Cette même année 1938, bénéfique pour ANOUILH, verra la création du Bal des Voleurs, pièce écrite en 1929 et qui marquera la rencontre avec André BARSACQ. Rencontre d’une très grande importance, car ce sera - avec toutefois l’échange de propos assez vifs - le début d’une collaboration qui s’étalera sur une quinzaine d’années et donnera lieu à la création de quelques-unes des plus grandes pièces d’ANOUILH. BARSACQ venait de fonder une compagnie La Troupe des Quatre Saisons et jouait Le Roi Cerf de Carlo GOZZI à la Comédie des Champs-Élysées. Un soir, il voit surgir dans les coulisses Jean ANOUILH qui, enthousiasmé par le spectacle auquel il vient d’assister, tient à le faire savoir. BARSACQ lui demande alors s’il n’a pas, par hasard dans ses tiroirs, quelque chose pour lui. ANOUILH lui apporte donc Le Bal des Voleurs qui dormait depuis 1929. BARSACQ trouve un peu d’argent et la pièce est montée au théâtre des Arts (actuellement Théâtre HÉBERTOT) le 17 septembre 1938. C’est un grand succès et la presse excellente. 200 représentations.
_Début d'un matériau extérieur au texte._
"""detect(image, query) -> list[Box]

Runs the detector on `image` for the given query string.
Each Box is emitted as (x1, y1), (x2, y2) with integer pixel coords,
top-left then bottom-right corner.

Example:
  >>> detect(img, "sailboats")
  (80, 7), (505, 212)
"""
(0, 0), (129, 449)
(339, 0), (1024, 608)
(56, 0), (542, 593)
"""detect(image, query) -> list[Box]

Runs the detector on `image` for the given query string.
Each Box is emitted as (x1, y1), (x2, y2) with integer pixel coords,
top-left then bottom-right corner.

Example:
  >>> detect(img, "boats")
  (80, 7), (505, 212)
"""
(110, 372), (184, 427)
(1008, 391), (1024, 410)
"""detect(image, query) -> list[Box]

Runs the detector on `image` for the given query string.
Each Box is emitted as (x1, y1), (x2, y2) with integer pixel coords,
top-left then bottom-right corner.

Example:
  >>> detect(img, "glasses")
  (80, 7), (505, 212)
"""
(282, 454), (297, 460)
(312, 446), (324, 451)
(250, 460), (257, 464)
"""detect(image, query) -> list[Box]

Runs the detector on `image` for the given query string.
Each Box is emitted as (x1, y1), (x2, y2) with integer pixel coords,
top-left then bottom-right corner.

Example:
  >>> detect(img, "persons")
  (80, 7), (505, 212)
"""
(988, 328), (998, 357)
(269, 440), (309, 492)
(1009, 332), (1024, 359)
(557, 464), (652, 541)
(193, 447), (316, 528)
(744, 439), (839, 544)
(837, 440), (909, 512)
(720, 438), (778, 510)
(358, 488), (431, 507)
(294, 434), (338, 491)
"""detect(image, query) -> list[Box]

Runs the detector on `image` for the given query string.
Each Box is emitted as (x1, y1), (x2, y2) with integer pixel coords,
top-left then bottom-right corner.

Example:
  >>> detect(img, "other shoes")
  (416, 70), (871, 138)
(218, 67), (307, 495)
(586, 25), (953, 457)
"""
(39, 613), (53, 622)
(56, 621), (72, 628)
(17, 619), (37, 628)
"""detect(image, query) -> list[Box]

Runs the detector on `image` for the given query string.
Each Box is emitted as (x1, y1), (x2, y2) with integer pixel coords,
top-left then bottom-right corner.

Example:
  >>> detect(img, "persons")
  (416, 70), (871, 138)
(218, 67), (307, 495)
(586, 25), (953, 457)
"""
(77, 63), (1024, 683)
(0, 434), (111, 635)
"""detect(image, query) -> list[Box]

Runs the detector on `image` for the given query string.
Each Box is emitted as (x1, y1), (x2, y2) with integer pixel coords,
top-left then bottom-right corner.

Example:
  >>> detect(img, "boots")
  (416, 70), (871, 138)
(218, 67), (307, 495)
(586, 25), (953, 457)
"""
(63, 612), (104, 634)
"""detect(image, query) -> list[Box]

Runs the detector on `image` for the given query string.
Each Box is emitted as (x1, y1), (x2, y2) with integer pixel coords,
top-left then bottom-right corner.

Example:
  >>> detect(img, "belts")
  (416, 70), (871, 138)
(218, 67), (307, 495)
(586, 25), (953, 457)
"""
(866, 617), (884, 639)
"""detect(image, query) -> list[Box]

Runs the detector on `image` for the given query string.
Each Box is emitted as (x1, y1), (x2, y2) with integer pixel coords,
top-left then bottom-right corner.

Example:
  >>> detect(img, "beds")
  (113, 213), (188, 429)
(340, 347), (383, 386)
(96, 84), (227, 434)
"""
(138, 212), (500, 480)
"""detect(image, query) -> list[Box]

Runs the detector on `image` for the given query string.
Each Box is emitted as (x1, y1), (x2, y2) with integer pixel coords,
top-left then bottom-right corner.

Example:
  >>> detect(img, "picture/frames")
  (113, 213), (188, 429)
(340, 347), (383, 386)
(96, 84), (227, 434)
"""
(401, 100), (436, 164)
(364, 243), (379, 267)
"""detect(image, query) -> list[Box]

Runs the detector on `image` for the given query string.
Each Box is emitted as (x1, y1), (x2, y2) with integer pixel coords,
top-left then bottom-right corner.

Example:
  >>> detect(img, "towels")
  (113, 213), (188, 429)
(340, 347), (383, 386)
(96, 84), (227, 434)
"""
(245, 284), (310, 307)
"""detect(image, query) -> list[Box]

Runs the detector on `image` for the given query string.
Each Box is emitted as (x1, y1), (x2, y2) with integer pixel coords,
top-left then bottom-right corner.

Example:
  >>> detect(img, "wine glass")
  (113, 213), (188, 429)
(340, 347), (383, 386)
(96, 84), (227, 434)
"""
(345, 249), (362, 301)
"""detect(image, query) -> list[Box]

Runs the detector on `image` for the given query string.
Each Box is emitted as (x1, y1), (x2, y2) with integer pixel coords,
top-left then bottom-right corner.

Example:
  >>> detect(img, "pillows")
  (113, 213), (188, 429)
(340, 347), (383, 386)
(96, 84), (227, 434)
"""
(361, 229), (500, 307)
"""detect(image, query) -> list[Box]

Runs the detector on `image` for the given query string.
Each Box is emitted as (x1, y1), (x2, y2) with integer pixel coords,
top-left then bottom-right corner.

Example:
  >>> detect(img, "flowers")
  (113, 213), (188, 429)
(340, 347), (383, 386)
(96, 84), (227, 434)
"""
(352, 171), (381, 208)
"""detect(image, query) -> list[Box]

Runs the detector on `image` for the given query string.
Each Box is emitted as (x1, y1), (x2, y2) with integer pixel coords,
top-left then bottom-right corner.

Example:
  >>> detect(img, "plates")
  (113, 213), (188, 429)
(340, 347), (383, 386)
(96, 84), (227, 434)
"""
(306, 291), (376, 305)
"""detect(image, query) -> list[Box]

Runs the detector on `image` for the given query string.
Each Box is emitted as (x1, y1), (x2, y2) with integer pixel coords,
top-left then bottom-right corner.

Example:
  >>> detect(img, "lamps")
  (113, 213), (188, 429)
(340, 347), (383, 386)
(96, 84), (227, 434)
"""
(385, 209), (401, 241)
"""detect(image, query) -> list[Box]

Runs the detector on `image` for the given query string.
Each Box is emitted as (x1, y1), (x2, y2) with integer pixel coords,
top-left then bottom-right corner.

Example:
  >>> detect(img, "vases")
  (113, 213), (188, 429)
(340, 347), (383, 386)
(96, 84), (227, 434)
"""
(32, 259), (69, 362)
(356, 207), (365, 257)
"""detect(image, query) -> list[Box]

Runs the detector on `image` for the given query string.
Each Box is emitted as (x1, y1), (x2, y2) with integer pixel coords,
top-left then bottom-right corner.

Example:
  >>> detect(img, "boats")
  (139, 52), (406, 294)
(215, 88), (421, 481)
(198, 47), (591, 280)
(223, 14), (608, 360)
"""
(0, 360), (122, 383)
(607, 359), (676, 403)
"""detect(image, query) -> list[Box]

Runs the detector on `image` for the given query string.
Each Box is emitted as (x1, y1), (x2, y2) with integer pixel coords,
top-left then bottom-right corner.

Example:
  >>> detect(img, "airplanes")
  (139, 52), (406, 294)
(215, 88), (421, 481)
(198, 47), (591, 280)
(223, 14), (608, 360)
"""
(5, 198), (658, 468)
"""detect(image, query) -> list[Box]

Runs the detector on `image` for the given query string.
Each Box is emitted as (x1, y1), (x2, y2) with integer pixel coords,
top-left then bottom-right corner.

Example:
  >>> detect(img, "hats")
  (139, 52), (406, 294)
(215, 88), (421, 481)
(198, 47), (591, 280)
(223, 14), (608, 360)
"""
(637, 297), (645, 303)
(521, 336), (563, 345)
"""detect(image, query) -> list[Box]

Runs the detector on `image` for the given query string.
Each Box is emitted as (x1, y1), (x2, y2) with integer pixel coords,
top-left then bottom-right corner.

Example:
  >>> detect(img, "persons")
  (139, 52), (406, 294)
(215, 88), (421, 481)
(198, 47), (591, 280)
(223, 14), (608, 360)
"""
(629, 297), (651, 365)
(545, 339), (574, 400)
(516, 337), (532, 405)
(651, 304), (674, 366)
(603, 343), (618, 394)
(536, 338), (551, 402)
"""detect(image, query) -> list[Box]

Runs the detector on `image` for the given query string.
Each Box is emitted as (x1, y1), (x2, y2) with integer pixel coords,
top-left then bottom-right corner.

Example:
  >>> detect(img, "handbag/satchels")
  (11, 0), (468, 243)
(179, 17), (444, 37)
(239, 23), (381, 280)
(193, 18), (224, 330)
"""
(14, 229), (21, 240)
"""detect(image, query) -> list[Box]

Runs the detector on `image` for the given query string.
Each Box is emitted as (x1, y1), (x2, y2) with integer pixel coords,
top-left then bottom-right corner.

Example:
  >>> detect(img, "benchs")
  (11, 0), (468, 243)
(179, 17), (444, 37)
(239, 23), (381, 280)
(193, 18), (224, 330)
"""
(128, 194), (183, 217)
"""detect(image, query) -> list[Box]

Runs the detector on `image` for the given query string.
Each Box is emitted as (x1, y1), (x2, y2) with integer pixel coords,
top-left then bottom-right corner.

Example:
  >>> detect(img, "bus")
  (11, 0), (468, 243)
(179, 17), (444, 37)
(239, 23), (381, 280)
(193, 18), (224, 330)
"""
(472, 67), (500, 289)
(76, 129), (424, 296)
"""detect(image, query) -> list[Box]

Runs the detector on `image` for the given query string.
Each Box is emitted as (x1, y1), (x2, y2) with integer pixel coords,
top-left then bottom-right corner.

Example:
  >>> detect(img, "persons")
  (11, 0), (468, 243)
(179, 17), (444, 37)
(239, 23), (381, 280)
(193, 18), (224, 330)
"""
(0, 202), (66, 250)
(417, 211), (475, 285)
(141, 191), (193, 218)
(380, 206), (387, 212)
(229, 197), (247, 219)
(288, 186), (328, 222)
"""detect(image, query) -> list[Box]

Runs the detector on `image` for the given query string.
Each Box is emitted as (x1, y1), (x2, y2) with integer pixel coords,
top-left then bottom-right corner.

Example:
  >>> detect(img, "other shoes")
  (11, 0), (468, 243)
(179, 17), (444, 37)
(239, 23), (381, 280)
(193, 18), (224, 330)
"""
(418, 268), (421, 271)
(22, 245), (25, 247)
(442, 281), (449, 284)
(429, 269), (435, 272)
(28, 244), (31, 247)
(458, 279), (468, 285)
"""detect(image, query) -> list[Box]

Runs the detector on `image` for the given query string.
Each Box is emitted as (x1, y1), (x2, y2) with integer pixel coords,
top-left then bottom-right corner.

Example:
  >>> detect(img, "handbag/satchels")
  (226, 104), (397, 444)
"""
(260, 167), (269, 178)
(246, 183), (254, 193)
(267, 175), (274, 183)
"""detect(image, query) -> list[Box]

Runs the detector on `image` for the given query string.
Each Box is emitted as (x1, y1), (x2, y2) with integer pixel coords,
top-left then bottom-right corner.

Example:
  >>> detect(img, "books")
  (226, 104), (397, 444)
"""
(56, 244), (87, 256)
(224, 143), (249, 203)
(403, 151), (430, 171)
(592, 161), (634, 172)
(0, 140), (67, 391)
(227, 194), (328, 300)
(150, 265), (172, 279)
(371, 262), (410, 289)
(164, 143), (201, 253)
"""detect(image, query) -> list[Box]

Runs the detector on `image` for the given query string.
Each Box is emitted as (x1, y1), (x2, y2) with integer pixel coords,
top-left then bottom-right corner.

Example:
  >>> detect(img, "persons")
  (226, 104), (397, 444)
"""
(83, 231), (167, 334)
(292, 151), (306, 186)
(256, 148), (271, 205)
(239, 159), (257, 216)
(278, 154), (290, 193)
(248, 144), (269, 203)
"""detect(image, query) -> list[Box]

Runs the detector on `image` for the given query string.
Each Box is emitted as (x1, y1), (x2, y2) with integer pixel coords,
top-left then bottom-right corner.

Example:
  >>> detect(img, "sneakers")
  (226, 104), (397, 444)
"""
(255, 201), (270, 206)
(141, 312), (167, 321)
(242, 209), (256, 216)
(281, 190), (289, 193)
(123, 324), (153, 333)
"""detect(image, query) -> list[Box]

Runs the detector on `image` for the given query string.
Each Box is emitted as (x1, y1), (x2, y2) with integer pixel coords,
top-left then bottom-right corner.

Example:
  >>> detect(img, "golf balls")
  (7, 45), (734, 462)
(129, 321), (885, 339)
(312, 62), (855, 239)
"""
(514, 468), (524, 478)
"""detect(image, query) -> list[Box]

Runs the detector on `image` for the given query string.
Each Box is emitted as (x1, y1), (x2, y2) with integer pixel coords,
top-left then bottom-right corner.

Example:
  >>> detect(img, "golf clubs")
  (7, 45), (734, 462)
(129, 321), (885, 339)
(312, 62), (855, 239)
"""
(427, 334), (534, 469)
Elle fut reprise fin octobre 1940 au théâtre de l’Atelier que DULLIN venait de quitter très légèrement pour le Théâtre de Paris, afin d’y créer, sur la demande du directeur Léon VOLTERRA, Mamouret de Jean SARMENT, aux côtés de Marcelle GENIAT. En partant, DULLIN cède l’Atelier à André BARSACQ. « En remettant entre les mains d’André BARSACQ la direction du Théâtre de l’Atelier, et en passant moi-même au Théâtre de Paris, j’ai conscience de servir doublement le théâtre ». Un an plus tard, DULLIN prend la direction du théâtre Sarah-Bernhardt, rebaptisé Théâtre de la Cité, à la demande des autorités d’Occupation (Sarah BERNHARDT était juive). La direction de BARSACQ est inaugurée par la reprise du Bal des Voleurs, qui connaît, là encore un indiscutable succès. C’est l’histoire farce d’un trio de voleurs qui prennent les déguisements les plus originaux et finissent par se rouler les uns les autres. La pièce sera reprise, toujours à l’Atelier, en avril 1970, L’Enterrement, d’Henri MONNIER complétant le spectacle.